Dr Theune begins his critique by telling us about all the poetic institutions that exist in Chicago such as the Poetry Foundation, The School of the Art Institute, Slam and Columbia College Chicago. The funny thing about Theune’s inclusion of these institutions is the fact that in Chicago “post Avant” is a distinct minority of poets and this was the community that was coming to flower in the early part of this decade that we wanted to highlight. Our objective was never to do a whole Chicago anthology but to highlight that community and all the groups highlighted do not support that community. We made that clear to our readers.

Also in terms of poetic infrastructure those who write regionally or who do spoken word poetry have a large and well funded infrastructure in Chicago while those who do experimental work do not have anything apart from a few small presses and a few reading series. None of our universities here apart from the U of Chicago have any stake in the line of poetry that begins with Pound and moves through Stein, Zukofsky, Duncan, Creeley to today’s experimental poets.
It was the growth of that community that interested us.

Dr Theune’s second critique is that the anthology is “A great deal messier” and he uses words like “tepid” and “opaque” to criticize the work chosen but of course the poetry he likes is mentioned in the review while the work he finds “tepid” or “opaque” is not mentioned. He must not have mentioned the other work as not to affect Thune’s future publication opportunities with anyone he might insult.

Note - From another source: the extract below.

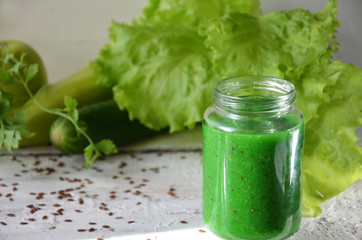 Detox diet. Green smoothie with different vegetables on white wooden background copy space. diet vegitarians healthy low calorie food. salad, greens, green apple chia or flax linen seeds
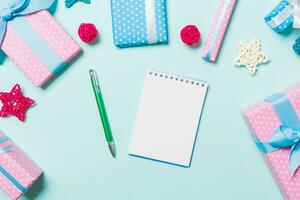 Top view of notebook on blue background made of Christmas decorations. New Year time concept photo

He also critiques our inclusion of some poets that have a “slam feel” but then earlier he critiqued the lack of diversity in the anthology, so which one is it??

Dr Theune?? Are you still there or are you back teaching class or is it time for sabbatical?

Then he gets to the real charge our press is really full of ‘Cronyism and Reactionary distain’. He accuses us of publishing our friends and people we are connected to from the same “Universities”. I for one am not an academic and I have been critical in essays of the University centered poetry scene as well. My co-editor William Allegrezza did not attend University with any of the anthologized poets.
It is true however that there are poets in our anthology that came out of the same places. There are Iowa and Oxford Graduates, the same places Dr Theune attended for example. There is a group that attended the Universities of Chicago, Brown and University of Illinois Chicago, all of these poets do come from different backgrounds but their aesthetic is similar there is some variety but cronyism was not our intent or the way we put the book together. You get the sense from Dr Theune’s essay that he is jealous for not being included in the Anthology?

A comment that I made about Slam that is can be vapid and uninteresting on my blog makes me ‘fearful and reactionary’ yet the fact is that Slam has become in Chicago and most other places performance art and is very commercial is not mentioned.
There are some Slam poets who are fine writers Kevin Coval who I have reviewed favorably comes to mind but anyone who has watched slam or read it will find that much of is formulaic and the same in tone and content and why do they need us to include them in an anthology when they have HBO and Russell Simmons to promote them?

Dr Theune continues his vituperative attack by accusing us of being deceitful and being people of privilege because we champion Experimental Work. This is rich from a man who has degrees from Oxford, Iowa and Houston and who teaches at an elite private school in central Illinois.
The realities are that all three presses and anthologies he attacked are run as shoe string non profits with most of the operating capital coming from small donors or from the editors pockets.
In the end Dr Theune chose to set forth his vision for what an anthology should be so why doesn’t he do his own anthology?
I do not know what vapid end Dr Theune had in mind with his essay? The three anthologies that he attacked all contain some of the finest experimental work in print today yet it is not good enough for him. In the end the anthologists put themselves on the line with a creation and a vision while Dr Theune just barked his critique from the sidelines like a yappy dog behind a large, locked door safe from life and engagement.